Given instruction >> Count the lines in the entries below that contain the string "harvester", matching case exactly. Reply with the number alone.

Entries shown >>
----------------
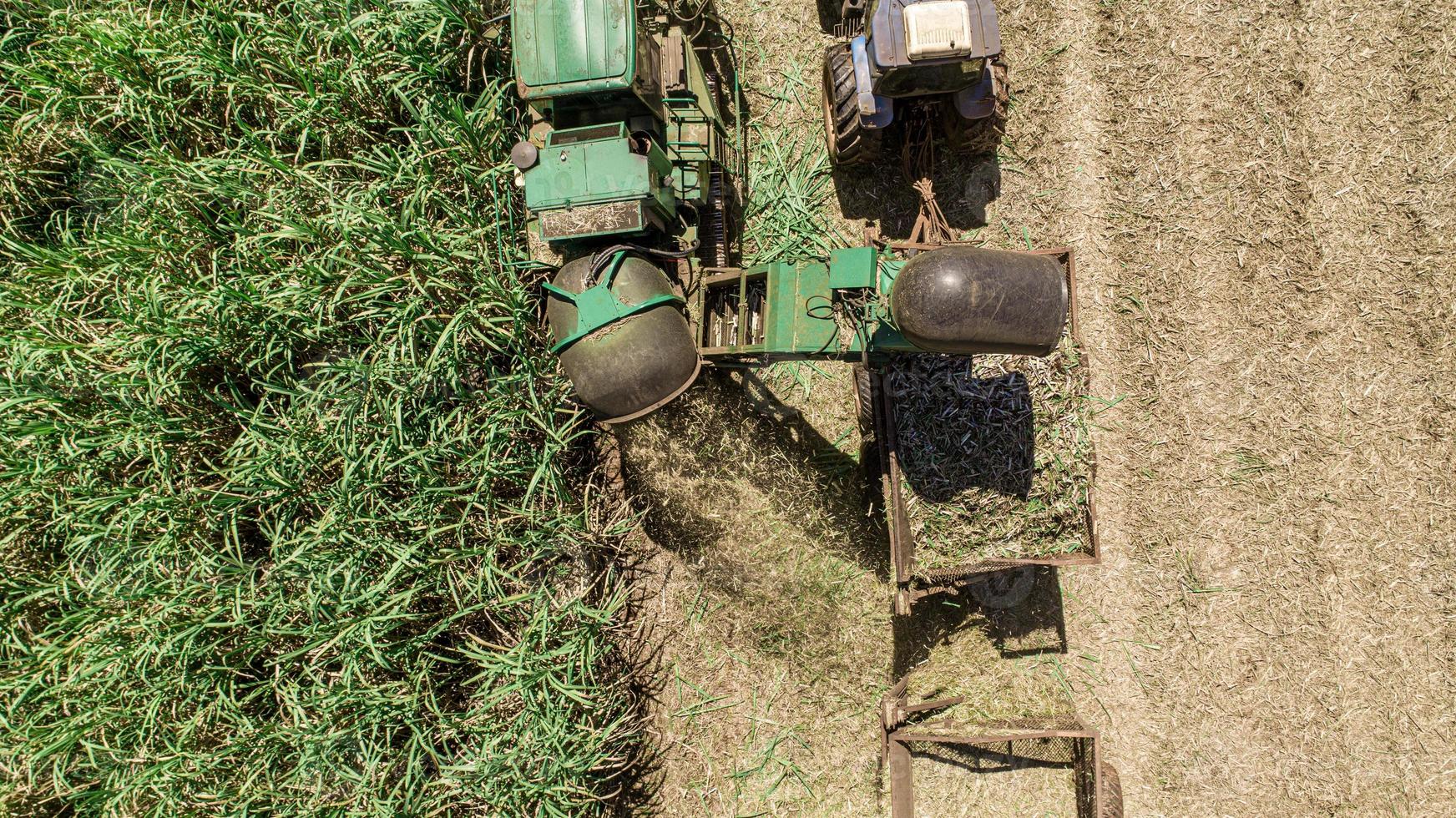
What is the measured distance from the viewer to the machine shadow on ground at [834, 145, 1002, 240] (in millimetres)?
4914

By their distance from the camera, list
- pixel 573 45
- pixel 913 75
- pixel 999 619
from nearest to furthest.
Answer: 1. pixel 573 45
2. pixel 913 75
3. pixel 999 619

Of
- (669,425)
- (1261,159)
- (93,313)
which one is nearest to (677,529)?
(669,425)

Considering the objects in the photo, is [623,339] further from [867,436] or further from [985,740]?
[985,740]

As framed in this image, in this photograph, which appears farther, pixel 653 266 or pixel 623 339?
pixel 653 266

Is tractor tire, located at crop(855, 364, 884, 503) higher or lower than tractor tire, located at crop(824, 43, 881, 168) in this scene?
lower

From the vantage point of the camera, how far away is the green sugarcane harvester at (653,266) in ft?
10.7

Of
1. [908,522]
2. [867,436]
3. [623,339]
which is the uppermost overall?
[623,339]

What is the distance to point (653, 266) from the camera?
4.04 m

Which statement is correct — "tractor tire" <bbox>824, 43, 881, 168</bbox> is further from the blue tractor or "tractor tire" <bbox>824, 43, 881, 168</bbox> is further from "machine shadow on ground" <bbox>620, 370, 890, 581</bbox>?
"machine shadow on ground" <bbox>620, 370, 890, 581</bbox>

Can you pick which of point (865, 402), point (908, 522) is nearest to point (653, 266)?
point (865, 402)

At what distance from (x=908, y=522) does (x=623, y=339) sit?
2181 millimetres

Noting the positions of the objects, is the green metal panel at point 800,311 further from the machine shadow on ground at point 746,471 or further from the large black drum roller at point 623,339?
the machine shadow on ground at point 746,471

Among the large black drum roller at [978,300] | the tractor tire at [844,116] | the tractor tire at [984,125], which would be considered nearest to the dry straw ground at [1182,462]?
the tractor tire at [984,125]

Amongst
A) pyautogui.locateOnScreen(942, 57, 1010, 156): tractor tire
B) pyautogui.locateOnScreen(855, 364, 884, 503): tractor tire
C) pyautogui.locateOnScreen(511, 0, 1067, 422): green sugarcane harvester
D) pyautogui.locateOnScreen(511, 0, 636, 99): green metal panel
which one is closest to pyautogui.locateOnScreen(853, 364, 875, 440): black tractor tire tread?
pyautogui.locateOnScreen(855, 364, 884, 503): tractor tire
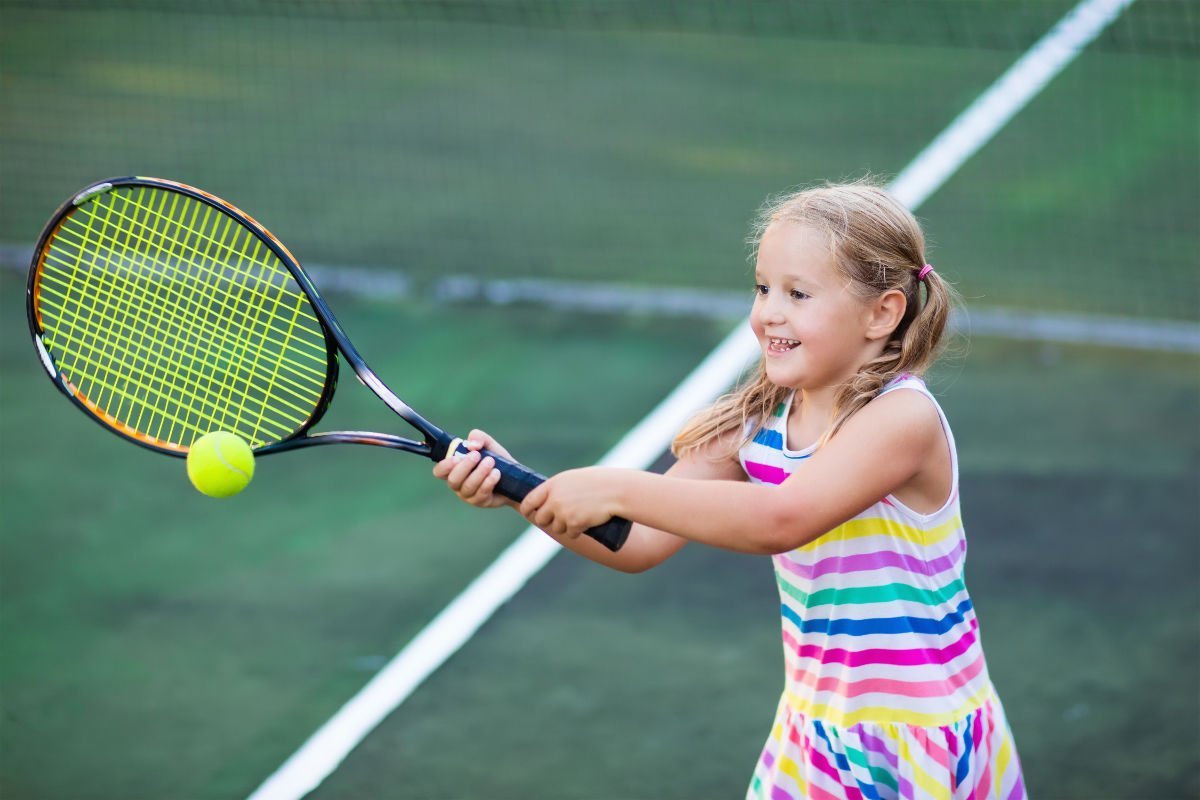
----------------
Answer to this task >> 2